Segment Start: Listed records

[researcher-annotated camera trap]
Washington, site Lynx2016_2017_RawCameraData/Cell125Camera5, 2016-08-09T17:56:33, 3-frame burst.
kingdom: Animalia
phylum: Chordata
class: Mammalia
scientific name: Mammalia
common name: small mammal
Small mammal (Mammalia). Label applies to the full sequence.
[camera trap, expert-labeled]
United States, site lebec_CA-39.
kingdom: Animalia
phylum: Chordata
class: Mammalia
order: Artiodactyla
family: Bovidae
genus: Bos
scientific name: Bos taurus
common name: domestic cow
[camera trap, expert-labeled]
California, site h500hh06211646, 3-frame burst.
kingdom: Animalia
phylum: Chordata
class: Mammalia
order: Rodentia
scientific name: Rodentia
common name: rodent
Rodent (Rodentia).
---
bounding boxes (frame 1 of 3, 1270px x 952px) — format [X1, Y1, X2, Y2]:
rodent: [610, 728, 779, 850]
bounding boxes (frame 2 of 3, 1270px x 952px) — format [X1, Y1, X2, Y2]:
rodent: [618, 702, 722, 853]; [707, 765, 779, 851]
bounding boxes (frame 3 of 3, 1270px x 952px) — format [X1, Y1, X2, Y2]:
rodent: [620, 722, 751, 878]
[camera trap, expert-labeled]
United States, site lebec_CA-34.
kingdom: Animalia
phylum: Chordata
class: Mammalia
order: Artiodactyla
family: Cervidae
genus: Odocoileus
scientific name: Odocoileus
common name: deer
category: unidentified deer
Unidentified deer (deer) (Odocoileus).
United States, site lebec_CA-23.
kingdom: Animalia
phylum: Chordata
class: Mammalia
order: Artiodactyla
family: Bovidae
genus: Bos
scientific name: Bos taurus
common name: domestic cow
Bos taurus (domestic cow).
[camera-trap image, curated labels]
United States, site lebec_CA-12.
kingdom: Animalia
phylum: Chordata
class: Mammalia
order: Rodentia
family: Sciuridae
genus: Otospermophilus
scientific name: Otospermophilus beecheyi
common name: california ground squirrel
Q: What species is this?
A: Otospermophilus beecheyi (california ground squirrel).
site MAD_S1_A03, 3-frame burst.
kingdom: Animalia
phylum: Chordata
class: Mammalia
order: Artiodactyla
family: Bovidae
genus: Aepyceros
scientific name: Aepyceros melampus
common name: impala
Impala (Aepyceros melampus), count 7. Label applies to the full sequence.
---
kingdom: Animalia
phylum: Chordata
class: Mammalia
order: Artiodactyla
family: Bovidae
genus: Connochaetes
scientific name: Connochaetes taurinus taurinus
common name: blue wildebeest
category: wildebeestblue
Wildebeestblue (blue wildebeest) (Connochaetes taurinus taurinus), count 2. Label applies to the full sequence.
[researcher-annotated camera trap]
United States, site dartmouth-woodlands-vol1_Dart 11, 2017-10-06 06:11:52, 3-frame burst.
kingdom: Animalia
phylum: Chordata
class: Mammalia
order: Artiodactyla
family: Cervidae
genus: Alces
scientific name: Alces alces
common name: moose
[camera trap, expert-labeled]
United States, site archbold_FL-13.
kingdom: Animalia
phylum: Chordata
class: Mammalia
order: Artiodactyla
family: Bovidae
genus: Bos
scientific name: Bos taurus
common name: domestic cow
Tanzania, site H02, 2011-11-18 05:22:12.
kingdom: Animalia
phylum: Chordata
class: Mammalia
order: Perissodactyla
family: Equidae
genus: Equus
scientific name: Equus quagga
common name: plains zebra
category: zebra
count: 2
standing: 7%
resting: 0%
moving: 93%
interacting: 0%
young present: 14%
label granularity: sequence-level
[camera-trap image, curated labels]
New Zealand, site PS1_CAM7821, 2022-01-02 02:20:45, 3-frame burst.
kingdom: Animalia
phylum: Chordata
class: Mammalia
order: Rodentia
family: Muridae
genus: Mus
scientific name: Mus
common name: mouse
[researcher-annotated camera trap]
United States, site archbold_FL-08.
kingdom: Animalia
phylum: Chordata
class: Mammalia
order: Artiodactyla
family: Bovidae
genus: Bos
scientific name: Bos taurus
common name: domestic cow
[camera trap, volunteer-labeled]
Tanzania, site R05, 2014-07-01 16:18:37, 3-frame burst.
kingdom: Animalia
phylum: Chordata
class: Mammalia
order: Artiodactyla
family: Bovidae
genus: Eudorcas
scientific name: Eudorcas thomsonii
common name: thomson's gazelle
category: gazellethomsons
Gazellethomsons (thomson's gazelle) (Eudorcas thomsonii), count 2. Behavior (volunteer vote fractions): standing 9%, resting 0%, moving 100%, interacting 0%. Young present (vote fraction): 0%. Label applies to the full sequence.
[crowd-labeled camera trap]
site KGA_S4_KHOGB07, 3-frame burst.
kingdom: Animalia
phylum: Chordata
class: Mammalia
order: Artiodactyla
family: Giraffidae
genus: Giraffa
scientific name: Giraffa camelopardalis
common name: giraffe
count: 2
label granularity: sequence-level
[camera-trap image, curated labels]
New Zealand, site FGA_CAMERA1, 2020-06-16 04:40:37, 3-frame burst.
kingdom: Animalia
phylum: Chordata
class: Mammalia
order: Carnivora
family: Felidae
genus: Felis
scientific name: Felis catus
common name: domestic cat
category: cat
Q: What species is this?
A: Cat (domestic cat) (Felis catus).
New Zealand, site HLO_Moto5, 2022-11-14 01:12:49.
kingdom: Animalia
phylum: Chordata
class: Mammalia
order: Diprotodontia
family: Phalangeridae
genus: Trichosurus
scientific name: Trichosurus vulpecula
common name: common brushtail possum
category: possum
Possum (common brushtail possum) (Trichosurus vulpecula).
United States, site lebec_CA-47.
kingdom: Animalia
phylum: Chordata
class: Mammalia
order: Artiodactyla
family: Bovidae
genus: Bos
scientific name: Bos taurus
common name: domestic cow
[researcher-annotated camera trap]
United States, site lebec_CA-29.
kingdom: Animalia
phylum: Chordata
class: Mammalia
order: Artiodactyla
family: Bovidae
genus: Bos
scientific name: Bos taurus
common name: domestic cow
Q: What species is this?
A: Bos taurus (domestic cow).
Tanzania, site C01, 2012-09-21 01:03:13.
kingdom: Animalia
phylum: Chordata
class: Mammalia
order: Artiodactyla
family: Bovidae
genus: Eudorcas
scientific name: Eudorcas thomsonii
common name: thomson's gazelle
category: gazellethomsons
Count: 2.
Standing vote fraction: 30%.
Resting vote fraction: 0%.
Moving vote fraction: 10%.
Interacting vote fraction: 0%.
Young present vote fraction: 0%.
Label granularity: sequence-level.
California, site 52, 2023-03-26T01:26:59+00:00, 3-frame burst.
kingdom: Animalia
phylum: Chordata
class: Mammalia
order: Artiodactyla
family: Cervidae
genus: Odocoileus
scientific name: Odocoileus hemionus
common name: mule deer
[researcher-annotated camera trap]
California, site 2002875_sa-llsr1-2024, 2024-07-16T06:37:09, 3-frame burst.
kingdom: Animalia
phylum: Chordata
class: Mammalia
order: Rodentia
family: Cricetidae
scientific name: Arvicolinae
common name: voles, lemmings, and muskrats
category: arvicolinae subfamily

Segment End: Listed records

• [Problem to work on]
Check each line of the records for the word "Tanzania", and show the lines that contain it.

• [Response to this exercise]
Tanzania, site H02, 2011-11-18 05:22:12.
Tanzania, site R05, 2014-07-01 16:18:37, 3-frame burst.
Tanzania, site C01, 2012-09-21 01:03:13.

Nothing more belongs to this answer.